De kaart hiernaast is van omstreeks 1786 en daarop wordt het Eester
Loo aangegeven welke dus bestond uit het Groote en het Kleine Loo
waarvan het Groote waarschijnlijk meer westelijk lag waarop de boerderij
't Loo is gebouwd en waarvan de grond zal zijn ontgonnen door de
reeds genoemde bewoners. De boerderij staat aangegeven op de kaart
en duidelijk is te zien dat op deze plek eerder bos heeft gestaan
welke links en rechts doorloopt. Het boerderijtje Kleine Loo hebben
wij met een lichtrood stipje gemarkeerd. Deze zal bewoond zijn geweest
door de oorspronkelijke bewoners en deze stond aan de rand van het
bos wat er toen nog stond. Nadat deze was gekapt en de grond was
ontgonnen, is de huidige boerderij 't Loo ontstaan, waarschijnlijk
in de tijd dat Jan Jansen Tankink er is komen wonen. Eerder genoemde
Claes ten Bosch zal ook in dit gebied hebben gewerkt maar mogelijk
meer oostelijk (op de kaart, zuidelijk volgens het kompas) waar
later door zijn nakomelingen boerderij Boschloo is gesticht.
|
|
|
|
De huidige boerderij is
een stuk groter dan de oorspronkelijke katerstede. In 1912 wordt de
boerderij grotendeels afgebroken en herbouwd en ziet er dan uit als
op de foto hiernaast. Later zou de boerderij aan de linkerzijde en
daarna ook nog eens aan de rechterzijde uitgebreid worden. Op de foto
verderop is dat goed te zien.
Het bakhuis is waarschijnlijk in 1865 gebouwd en was niet erg solide
en viel nogal eens om.

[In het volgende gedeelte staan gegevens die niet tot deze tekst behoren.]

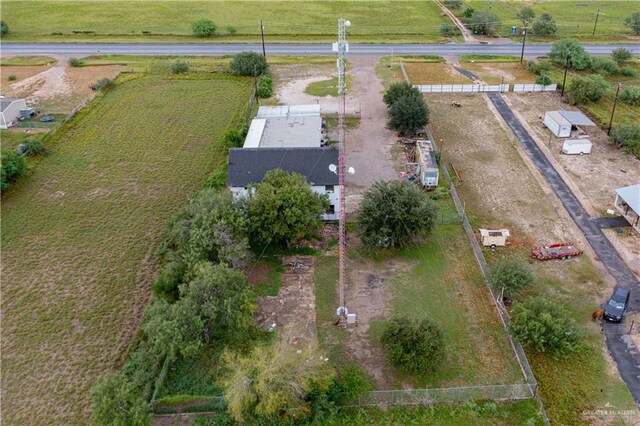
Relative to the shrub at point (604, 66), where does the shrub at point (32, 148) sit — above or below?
below

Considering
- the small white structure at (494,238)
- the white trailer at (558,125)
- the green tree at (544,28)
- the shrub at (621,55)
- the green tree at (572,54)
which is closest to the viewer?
the small white structure at (494,238)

Toen het bakhuis het zicht van het uitgebreide
linker woongedeelte versperde en weer eens dreigde om te vallen, gaven
de bewoners van toen maar al te graag een extra zetje en braken het
bakhuis af. Tegenwoordig loopt er voor het huis een weg, in die tijd
liep de weg nog achter de boerderij. Deze weg liep richting 't Raland
en heette anno 1830 nog de "Loostraat" en liep vervolgens
over de huidige Eekweg richting de huidige Domineesteeg, |
|
|
Weer
terug in de tijd! In 1798 wordt 't Loo aan Philippus verpacht, maar hij
verlaat dat jaar de boerderij als de erfgenamen van Elia Elisabeth van
de Graaf-Podt, die eigenaar van 't Loo zijn, de boerderij verkopen. De
koper wordt eigenaar èn bewoner van 't Loo en luistert naar de
naam Hendrik. Hendrik Grotenhuis is de volledige naam, maar de man stond
ook bekend als Hendrik Bloemendaal, Hendrik Nijkamp, Hendrik Meslaart
(Meisland) en Hendrik Loman! Hij is de tweede echtgenoot van Geesken van
der Meij die eerder getrouwd was met Albert Grotenhuis die ook Bloemendaal
werd genoemd. De familienaam komt van de boerderijnaam Grotenhuis in Epse
waar Geesken met haar twee echtgenoten woonden. Geesken is de zus van
Albert van der Meij die op de Braamkolk woonde, hij zal haar vast over
de verkoop van 't Loo hebben getipt. De verkoop geschiedt middels een
veiling welke plaats heeft in de Roskam van neef Jan van der Meij op 25
september 1798. Katerstede het Loo omvat "een huijs en onderhoorige
zaeij- en weijdeland, bij Philippus in ‘t Loo in pagt gebruikt wordende,
mitsgaders de heggen om het land en het daarbij gelegen akkermaals boschje
en verder houtgewas, benevens een koeweijde in den Escheder Koeweert". |
|
Hendrik
is met 1210 gulden en 3,10 gulden hooggeld de hoogste bieder en
betaalt deze in 1799 waarna 't Loo dan echt van hem en Geesken is.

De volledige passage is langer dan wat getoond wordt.